Collected data

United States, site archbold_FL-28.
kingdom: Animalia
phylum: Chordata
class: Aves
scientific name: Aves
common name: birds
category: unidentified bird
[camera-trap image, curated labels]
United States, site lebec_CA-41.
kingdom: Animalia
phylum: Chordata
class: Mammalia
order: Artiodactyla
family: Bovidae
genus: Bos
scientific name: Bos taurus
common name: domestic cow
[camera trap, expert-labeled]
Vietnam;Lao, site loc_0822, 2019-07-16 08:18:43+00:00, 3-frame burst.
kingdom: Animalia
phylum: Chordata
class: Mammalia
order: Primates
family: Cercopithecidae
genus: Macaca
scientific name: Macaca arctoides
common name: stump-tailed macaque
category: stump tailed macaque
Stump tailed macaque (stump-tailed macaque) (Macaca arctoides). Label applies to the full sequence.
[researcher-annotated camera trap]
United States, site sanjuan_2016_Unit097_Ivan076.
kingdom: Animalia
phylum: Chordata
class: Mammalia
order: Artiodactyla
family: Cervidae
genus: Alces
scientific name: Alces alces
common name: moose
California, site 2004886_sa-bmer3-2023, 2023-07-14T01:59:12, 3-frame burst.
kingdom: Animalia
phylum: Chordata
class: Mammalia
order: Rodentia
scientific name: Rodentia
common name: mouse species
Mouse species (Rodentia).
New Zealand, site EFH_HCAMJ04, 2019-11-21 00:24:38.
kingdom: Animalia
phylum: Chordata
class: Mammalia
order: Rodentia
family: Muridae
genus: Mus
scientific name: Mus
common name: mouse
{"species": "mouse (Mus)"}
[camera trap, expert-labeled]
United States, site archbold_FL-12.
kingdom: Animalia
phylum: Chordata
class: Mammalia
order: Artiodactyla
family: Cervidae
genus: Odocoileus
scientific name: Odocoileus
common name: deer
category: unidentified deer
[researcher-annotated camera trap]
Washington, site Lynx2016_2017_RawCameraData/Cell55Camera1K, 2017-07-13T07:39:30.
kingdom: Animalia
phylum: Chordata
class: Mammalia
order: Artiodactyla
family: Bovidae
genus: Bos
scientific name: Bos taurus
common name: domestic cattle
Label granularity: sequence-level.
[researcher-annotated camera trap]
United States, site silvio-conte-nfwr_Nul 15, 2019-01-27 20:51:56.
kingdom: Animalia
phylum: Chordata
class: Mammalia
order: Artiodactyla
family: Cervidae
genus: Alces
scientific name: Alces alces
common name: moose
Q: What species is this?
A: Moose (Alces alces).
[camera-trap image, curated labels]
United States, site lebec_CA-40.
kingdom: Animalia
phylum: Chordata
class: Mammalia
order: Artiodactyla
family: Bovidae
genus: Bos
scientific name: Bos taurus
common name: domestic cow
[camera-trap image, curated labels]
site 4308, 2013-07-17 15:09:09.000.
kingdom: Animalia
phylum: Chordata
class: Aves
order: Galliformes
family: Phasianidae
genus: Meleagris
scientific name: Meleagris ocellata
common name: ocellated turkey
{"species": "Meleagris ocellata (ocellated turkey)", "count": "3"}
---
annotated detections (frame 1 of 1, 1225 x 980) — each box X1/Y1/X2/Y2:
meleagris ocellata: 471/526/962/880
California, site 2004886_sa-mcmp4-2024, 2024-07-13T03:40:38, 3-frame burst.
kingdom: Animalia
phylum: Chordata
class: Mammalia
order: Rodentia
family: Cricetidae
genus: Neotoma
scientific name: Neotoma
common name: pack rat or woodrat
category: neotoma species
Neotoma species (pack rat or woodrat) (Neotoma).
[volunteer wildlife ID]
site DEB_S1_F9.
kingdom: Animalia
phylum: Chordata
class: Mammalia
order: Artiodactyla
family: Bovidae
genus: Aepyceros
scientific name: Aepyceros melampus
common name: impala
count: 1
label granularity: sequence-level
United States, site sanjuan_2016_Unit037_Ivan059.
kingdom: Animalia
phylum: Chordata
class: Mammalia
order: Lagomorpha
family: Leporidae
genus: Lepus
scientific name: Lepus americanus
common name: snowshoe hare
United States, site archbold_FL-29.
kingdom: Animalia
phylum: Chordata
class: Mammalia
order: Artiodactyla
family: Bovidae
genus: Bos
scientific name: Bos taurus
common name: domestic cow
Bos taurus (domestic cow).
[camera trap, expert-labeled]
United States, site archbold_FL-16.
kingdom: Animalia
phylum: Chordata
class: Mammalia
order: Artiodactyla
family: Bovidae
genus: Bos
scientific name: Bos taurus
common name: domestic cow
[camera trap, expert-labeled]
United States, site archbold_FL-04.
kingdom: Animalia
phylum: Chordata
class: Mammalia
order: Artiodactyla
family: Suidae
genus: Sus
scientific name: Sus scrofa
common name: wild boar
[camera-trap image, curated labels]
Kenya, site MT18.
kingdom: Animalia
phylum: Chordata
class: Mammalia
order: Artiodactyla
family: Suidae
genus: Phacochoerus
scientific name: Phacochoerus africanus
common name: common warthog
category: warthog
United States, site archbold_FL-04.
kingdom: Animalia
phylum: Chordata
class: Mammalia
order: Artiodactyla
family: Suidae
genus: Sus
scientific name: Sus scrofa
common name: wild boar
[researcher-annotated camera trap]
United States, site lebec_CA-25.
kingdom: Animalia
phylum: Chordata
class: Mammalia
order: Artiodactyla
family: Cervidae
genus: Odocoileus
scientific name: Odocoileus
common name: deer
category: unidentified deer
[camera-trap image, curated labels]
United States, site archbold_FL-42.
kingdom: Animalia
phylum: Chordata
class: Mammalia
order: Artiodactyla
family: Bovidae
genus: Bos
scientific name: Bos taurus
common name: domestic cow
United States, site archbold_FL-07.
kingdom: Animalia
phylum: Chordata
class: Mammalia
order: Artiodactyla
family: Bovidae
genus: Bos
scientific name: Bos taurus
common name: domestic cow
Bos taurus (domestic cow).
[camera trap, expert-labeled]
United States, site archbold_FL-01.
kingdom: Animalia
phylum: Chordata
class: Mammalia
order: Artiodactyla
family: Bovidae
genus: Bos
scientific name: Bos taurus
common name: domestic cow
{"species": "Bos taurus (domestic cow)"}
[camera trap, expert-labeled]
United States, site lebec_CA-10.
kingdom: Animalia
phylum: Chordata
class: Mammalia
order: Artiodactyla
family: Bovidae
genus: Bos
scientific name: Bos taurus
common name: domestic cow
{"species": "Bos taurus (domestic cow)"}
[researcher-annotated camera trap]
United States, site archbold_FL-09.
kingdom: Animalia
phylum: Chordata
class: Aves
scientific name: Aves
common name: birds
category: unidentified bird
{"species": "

> Assignment
Retype the records in their entirety, matching each one exactly.

> Response for this exercise
United States, site archbold_FL-28.
kingdom: Animalia
phylum: Chordata
class: Aves
scientific name: Aves
common name: birds
category: unidentified bird
[camera-trap image, curated labels]
United States, site lebec_CA-41.
kingdom: Animalia
phylum: Chordata
class: Mammalia
order: Artiodactyla
family: Bovidae
genus: Bos
scientific name: Bos taurus
common name: domestic cow
[camera trap, expert-labeled]
Vietnam;Lao, site loc_0822, 2019-07-16 08:18:43+00:00, 3-frame burst.
kingdom: Animalia
phylum: Chordata
class: Mammalia
order: Primates
family: Cercopithecidae
genus: Macaca
scientific name: Macaca arctoides
common name: stump-tailed macaque
category: stump tailed macaque
Stump tailed macaque (stump-tailed macaque) (Macaca arctoides). Label applies to the full sequence.
[researcher-annotated camera trap]
United States, site sanjuan_2016_Unit097_Ivan076.
kingdom: Animalia
phylum: Chordata
class: Mammalia
order: Artiodactyla
family: Cervidae
genus: Alces
scientific name: Alces alces
common name: moose
California, site 2004886_sa-bmer3-2023, 2023-07-14T01:59:12, 3-frame burst.
kingdom: Animalia
phylum: Chordata
class: Mammalia
order: Rodentia
scientific name: Rodentia
common name: mouse species
Mouse species (Rodentia).
New Zealand, site EFH_HCAMJ04, 2019-11-21 00:24:38.
kingdom: Animalia
phylum: Chordata
class: Mammalia
order: Rodentia
family: Muridae
genus: Mus
scientific name: Mus
common name: mouse
{"species": "mouse (Mus)"}
[camera trap, expert-labeled]
United States, site archbold_FL-12.
kingdom: Animalia
phylum: Chordata
class: Mammalia
order: Artiodactyla
family: Cervidae
genus: Odocoileus
scientific name: Odocoileus
common name: deer
category: unidentified deer
[researcher-annotated camera trap]
Washington, site Lynx2016_2017_RawCameraData/Cell55Camera1K, 2017-07-13T07:39:30.
kingdom: Animalia
phylum: Chordata
class: Mammalia
order: Artiodactyla
family: Bovidae
genus: Bos
scientific name: Bos taurus
common name: domestic cattle
Label granularity: sequence-level.
[researcher-annotated camera trap]
United States, site silvio-conte-nfwr_Nul 15, 2019-01-27 20:51:56.
kingdom: Animalia
phylum: Chordata
class: Mammalia
order: Artiodactyla
family: Cervidae
genus: Alces
scientific name: Alces alces
common name: moose
Q: What species is this?
A: Moose (Alces alces).
[camera-trap image, curated labels]
United States, site lebec_CA-40.
kingdom: Animalia
phylum: Chordata
class: Mammalia
order: Artiodactyla
family: Bovidae
genus: Bos
scientific name: Bos taurus
common name: domestic cow
[camera-trap image, curated labels]
site 4308, 2013-07-17 15:09:09.000.
kingdom: Animalia
phylum: Chordata
class: Aves
order: Galliformes
family: Phasianidae
genus: Meleagris
scientific name: Meleagris ocellata
common name: ocellated turkey
{"species": "Meleagris ocellata (ocellated turkey)", "count": "3"}
---
annotated detections (frame 1 of 1, 1225 x 980) — each box X1/Y1/X2/Y2:
meleagris ocellata: 471/526/962/880
California, site 2004886_sa-mcmp4-2024, 2024-07-13T03:40:38, 3-frame burst.
kingdom: Animalia
phylum: Chordata
class: Mammalia
order: Rodentia
family: Cricetidae
genus: Neotoma
scientific name: Neotoma
common name: pack rat or woodrat
category: neotoma species
Neotoma species (pack rat or woodrat) (Neotoma).
[volunteer wildlife ID]
site DEB_S1_F9.
kingdom: Animalia
phylum: Chordata
class: Mammalia
order: Artiodactyla
family: Bovidae
genus: Aepyceros
scientific name: Aepyceros melampus
common name: impala
count: 1
label granularity: sequence-level
United States, site sanjuan_2016_Unit037_Ivan059.
kingdom: Animalia
phylum: Chordata
class: Mammalia
order: Lagomorpha
family: Leporidae
genus: Lepus
scientific name: Lepus americanus
common name: snowshoe hare
United States, site archbold_FL-29.
kingdom: Animalia
phylum: Chordata
class: Mammalia
order: Artiodactyla
family: Bovidae
genus: Bos
scientific name: Bos taurus
common name: domestic cow
Bos taurus (domestic cow).
[camera trap, expert-labeled]
United States, site archbold_FL-16.
kingdom: Animalia
phylum: Chordata
class: Mammalia
order: Artiodactyla
family: Bovidae
genus: Bos
scientific name: Bos taurus
common name: domestic cow
[camera trap, expert-labeled]
United States, site archbold_FL-04.
kingdom: Animalia
phylum: Chordata
class: Mammalia
order: Artiodactyla
family: Suidae
genus: Sus
scientific name: Sus scrofa
common name: wild boar
[camera-trap image, curated labels]
Kenya, site MT18.
kingdom: Animalia
phylum: Chordata
class: Mammalia
order: Artiodactyla
family: Suidae
genus: Phacochoerus
scientific name: Phacochoerus africanus
common name: common warthog
category: warthog
United States, site archbold_FL-04.
kingdom: Animalia
phylum: Chordata
class: Mammalia
order: Artiodactyla
family: Suidae
genus: Sus
scientific name: Sus scrofa
common name: wild boar
[researcher-annotated camera trap]
United States, site lebec_CA-25.
kingdom: Animalia
phylum: Chordata
class: Mammalia
order: Artiodactyla
family: Cervidae
genus: Odocoileus
scientific name: Odocoileus
common name: deer
category: unidentified deer
[camera-trap image, curated labels]
United States, site archbold_FL-42.
kingdom: Animalia
phylum: Chordata
class: Mammalia
order: Artiodactyla
family: Bovidae
genus: Bos
scientific name: Bos taurus
common name: domestic cow
United States, site archbold_FL-07.
kingdom: Animalia
phylum: Chordata
class: Mammalia
order: Artiodactyla
family: Bovidae
genus: Bos
scientific name: Bos taurus
common name: domestic cow
Bos taurus (domestic cow).
[camera trap, expert-labeled]
United States, site archbold_FL-01.
kingdom: Animalia
phylum: Chordata
class: Mammalia
order: Artiodactyla
family: Bovidae
genus: Bos
scientific name: Bos taurus
common name: domestic cow
{"species": "Bos taurus (domestic cow)"}
[camera trap, expert-labeled]
United States, site lebec_CA-10.
kingdom: Animalia
phylum: Chordata
class: Mammalia
order: Artiodactyla
family: Bovidae
genus: Bos
scientific name: Bos taurus
common name: domestic cow
{"species": "Bos taurus (domestic cow)"}
[researcher-annotated camera trap]
United States, site archbold_FL-09.
kingdom: Animalia
phylum: Chordata
class: Aves
scientific name: Aves
common name: birds
category: unidentified bird
{"species": "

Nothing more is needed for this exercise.